As a Kid in South Jersey -1960’s
I grew up on a small lake gouged out of an old and shallower cranberry bog. There was a whole string of these lakes in South Jersey, with earthen dams and small swamps and creeks between them . Every spring, each of the lakes would be let down so people could access the shoreline and clean up beaches or build and repair their docks. One lake at a time would be lowered for a week or two each spring.As the upper lake would drain, it would refill the lake below it. There were wooden and concrete boxes built out in the water above the culvert pipes under each dam. The water level was regulated by either adding a 2 X 6 board, to raise it, or removing one from to lower it. It was easy to do but no one except the President of each lake association was allowed to do it. I remember my dad being in charge the years I was growing up there on Mimosa Lake.
Even though we knew we would be expected to help with all the springtime chores involving lake clean up, all us kids always looked forward to the lake coming down. It meant it was time for muckwalking all around the perimeter, finding small treasures dropped from boats and rescuing stranded fish from shallow pools. It was fun and everything looked different from that perspective, down in the muck.

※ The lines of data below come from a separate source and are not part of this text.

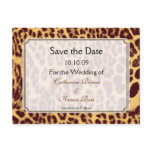 Leopard print save the date postcard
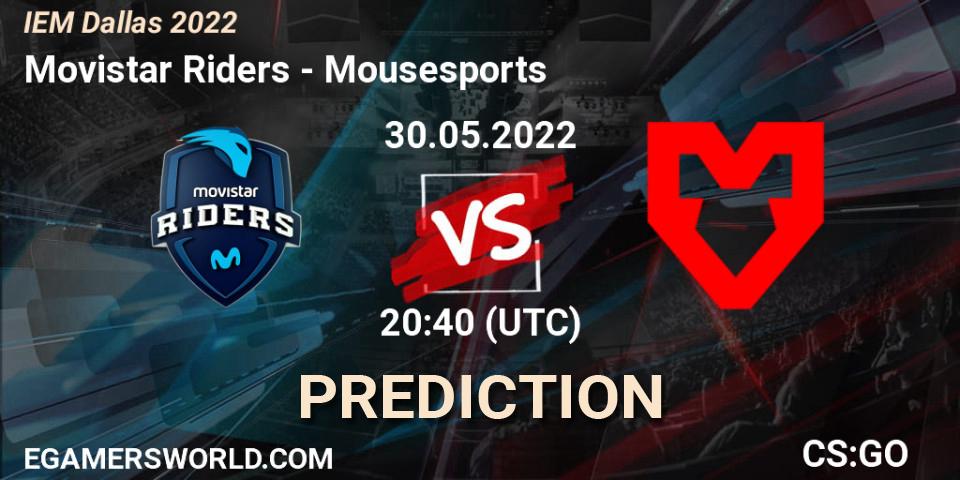 Movistar Riders - Mousesports: прогноз. 30.05.2022 at 21:10, Counter-Strike (CS2), IEM Dallas 2022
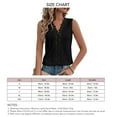 thumbnail image 6 of Lace Sleeveless Shirt Blouse Plain Color V Neckline Hollow Blouse for Women Lady Dating Summer Black XL, 6 of 6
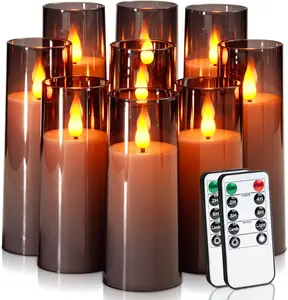Grey Flameless Candles 9 Set, Battery Operated Candles with Remote Control and Timer, Flickering LED Pillar Candles for Home Halloween Decor, 3D Wick, Warm Yellow Light, D2.2 xH5 6" 7"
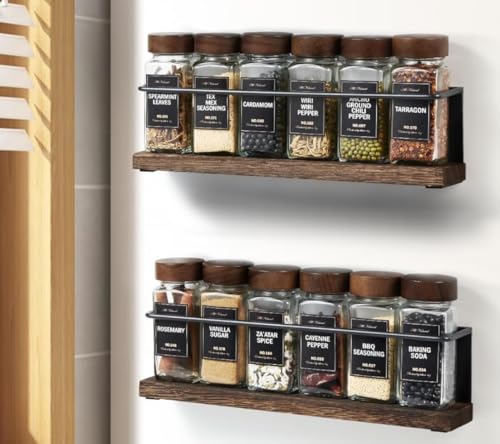 KitHero 2 Pack Strong Magnetic Spice Rack Organizer for Refrigerator and Microwave Oven, Metal Fridge Shelf, Space Saver for Kitchen Organization and Storage, Black - Image 1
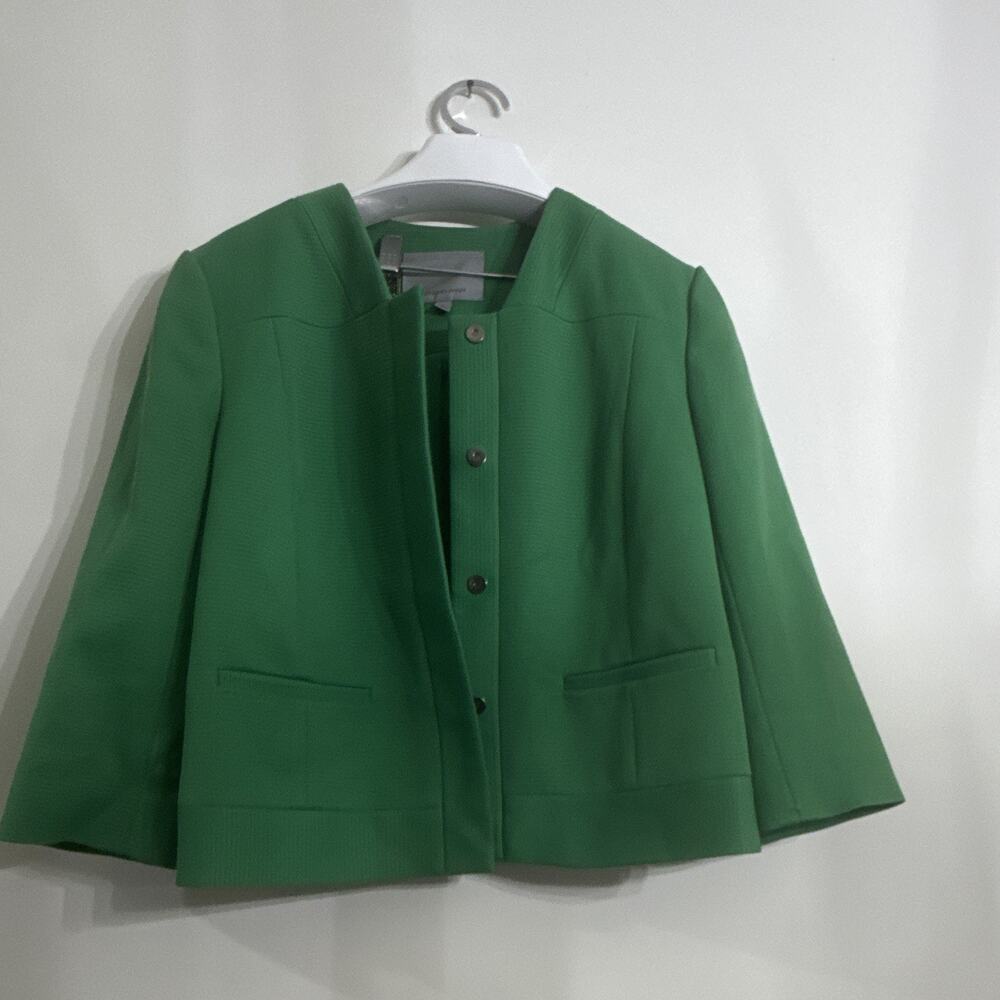 Classiques Entier Women’s Green Lined Button-Front Short Blazer 3/4 Sleeve S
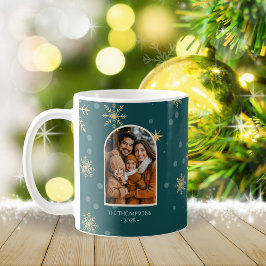 Moderne Winterschneeflocken Foto Aquamarin Weihnac Kaffeetasse
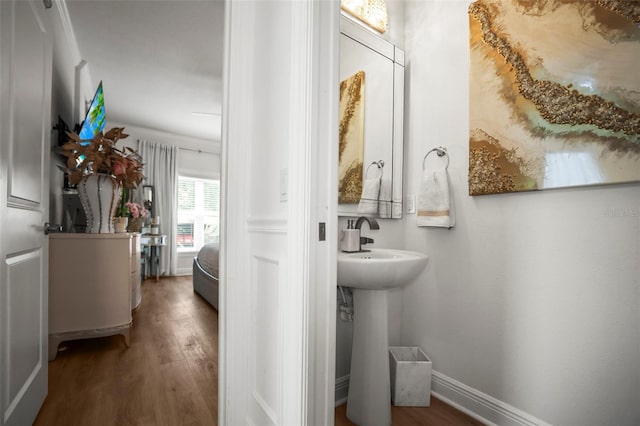 5332 Riverwalk Preserve Dr, New Port Richey, FL 34653 - bathroom with wood finished floors, a sink, and baseboards
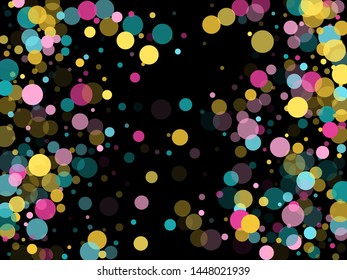 Memphis round confetti vintage background in teal, rose color, gold on black.  Childish pattern vector, kid's party birthday celebration background.  Holiday confetti circles in memphis style.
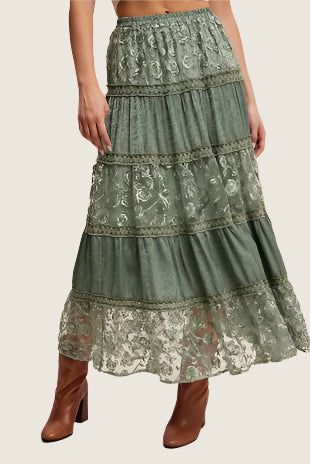 Sage Rose Lace Maxi Skirt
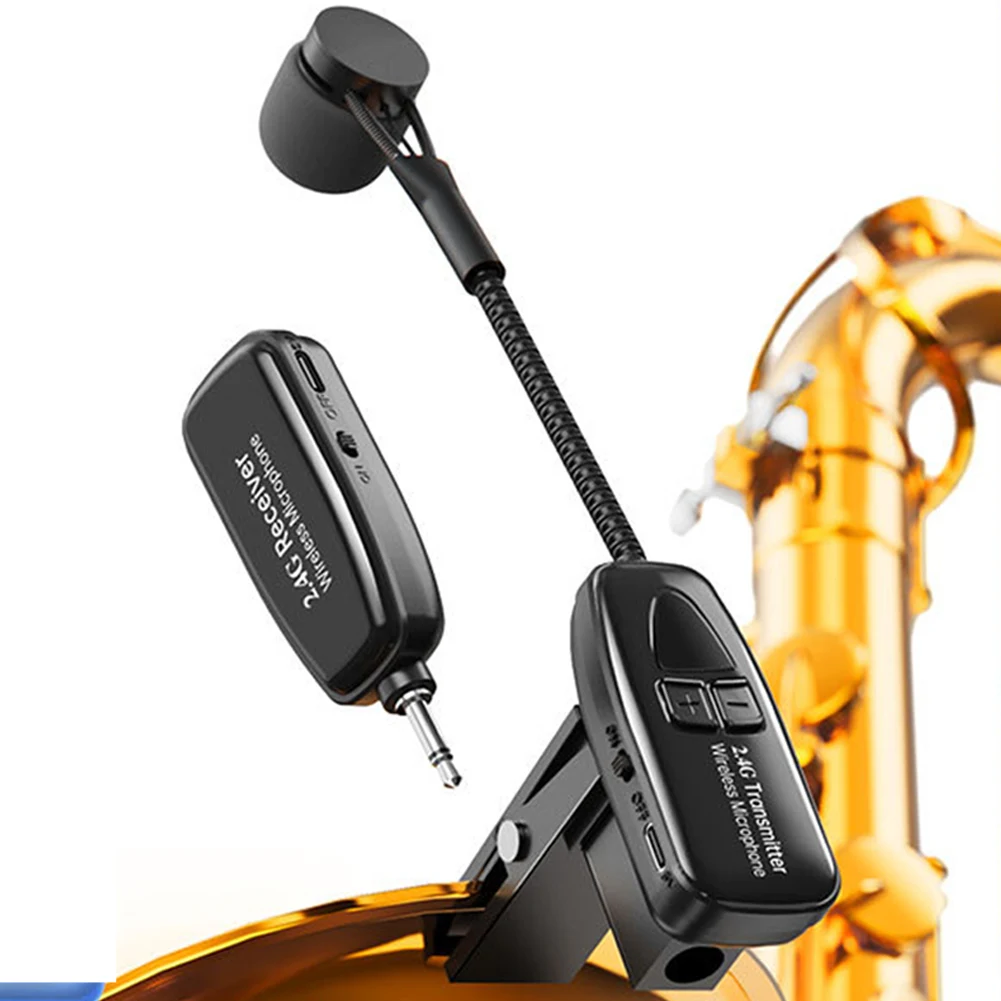 

2.4G Wireless Saxophone Microphone Clip-on Lapel Condenser Microphone 30m Range Receiver Transmitter For Trumpets Trombone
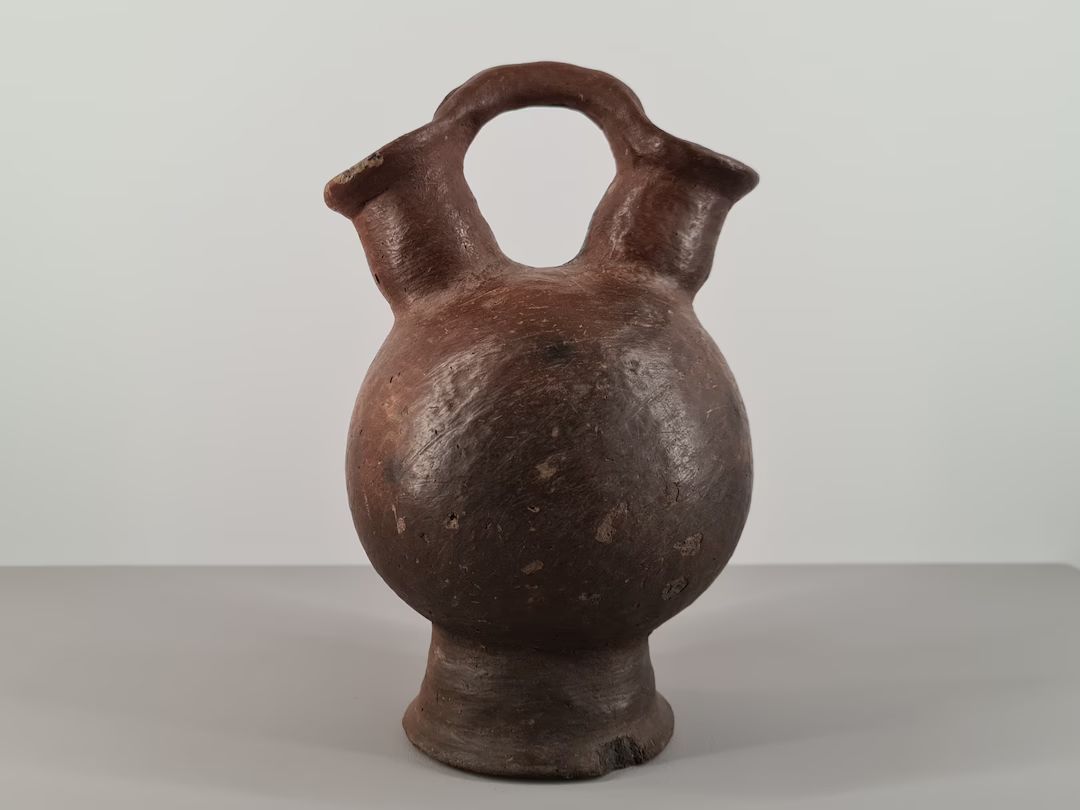 Brutalist terracotta double neck vase / 1960 / ceramic / vintage / Mid-Century / XXth century | Etsy (US)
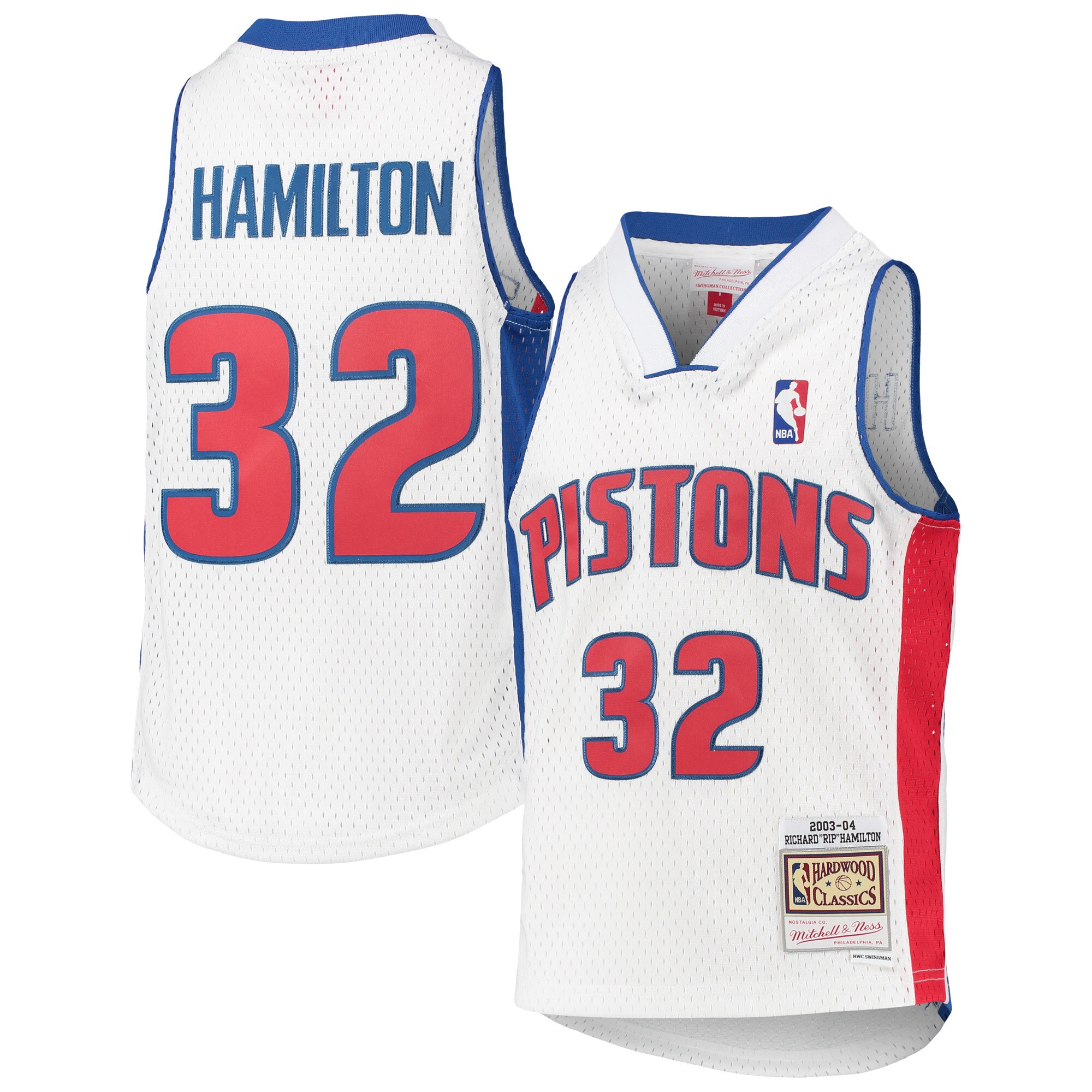 Richard Hamilton Detroit Pistons Mitchell & Ness Youth 2003/04 Hardwood Classics Swingman Jersey - White - vstockx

My family kept a whole bunch of 20 gallon tanks in the basement to put rescued fish in as temporary holding pens and as entertainment while the lake filled back up. We found pickerel, and sunnies mostly, but also newts and snakes and turtles. The lake was never drained totally dry but sometimes higher sections were left pretty exposed. One year in particular, the lake was held down for longer than usual and much lower too. The channel was clearly exposed. I think they must have been doing some major dam repairs that year, or maybe it was because of the severe lakeweed problem the year before. Some people did not seem to understand that you should not fertilize grass right down to the waters edge because it ran off into the lake and caused severe over growth of what we called seaweed. It was so bad one year that I nearly drowned when I swam the length of the lake and got tangled in the long strands.
Originally, we kids all walked in the muck barefoot but after one kid got bit by a snapping turtle buried in the muck and several of us cut our feet on glass, we graduated to old sneakers. Sometime the mud was so sucky that it would pull our shoes off as we tried to extricate ourselves from the deeper spots.I am sure our mothers made us take our stinky clothes off outside before coming in to take a bath. There is nothing quite like the smell of lake muck and it took more than a few baths to wear off.
Some parents made use of their kids liking to explore in the muck. My dad would send us down with buckets to fill with heavy, goopy muck to use as fertilizer for his lawn. He had one of the thickest, greenest lawns around, with a thick, muck, topsoil layer above the white sand for the grass to grow in. He also ran plastic pipes down to a water pump in the cove below our house and irrigated the whole lawn with rich lake water. We had all these switches on the kitchen wall where he could turn on each zone as needed. During fire season, when the Pine Barrens were burning, he would aim a few at the roof to keep flying embers from catching the roof on fire.
One year we found a pure white clay bank exposed along the lake edge and we made pinch pots from it, firing them in a bonfire. We found bicycles, boats, fishing rods and lures, and once, the remains of a neighbors missing dog who had disappeared that winter when the ice was too thin to walk on. There was a reward for finding poor Max and Robert got a new bicycle for bringing him home. There were lots of turtles, both King and Snapper hiding in the muck. The turtles were always bad about eating the baby ducks so each spring we rounded up the mothers and ducklings and kept them in protective pens until they got bigger. There were quite a few kids living on each lake and we would wander in groups to muck-walk, traveling from lake to lake as the water levels changed. It would have been too dangerous to go alone as some of the mud was like quicksand and you needed help getting out of it. If you were gone all day and not bothering your parents you could get out of some boring chores, so we were pretty darn good at staying gone. We all had to be back home shortly after the 6 pm fire whistle though, or we could end up grounded the next day.
I have fond memories of exploring all the nooks and crannies of the shorelines with the other kids. Sometimes I still enjoy squishing mud between my toes, but I am a lot more careful of putting my feet where I can’t see the bottom these days. I was braver back then.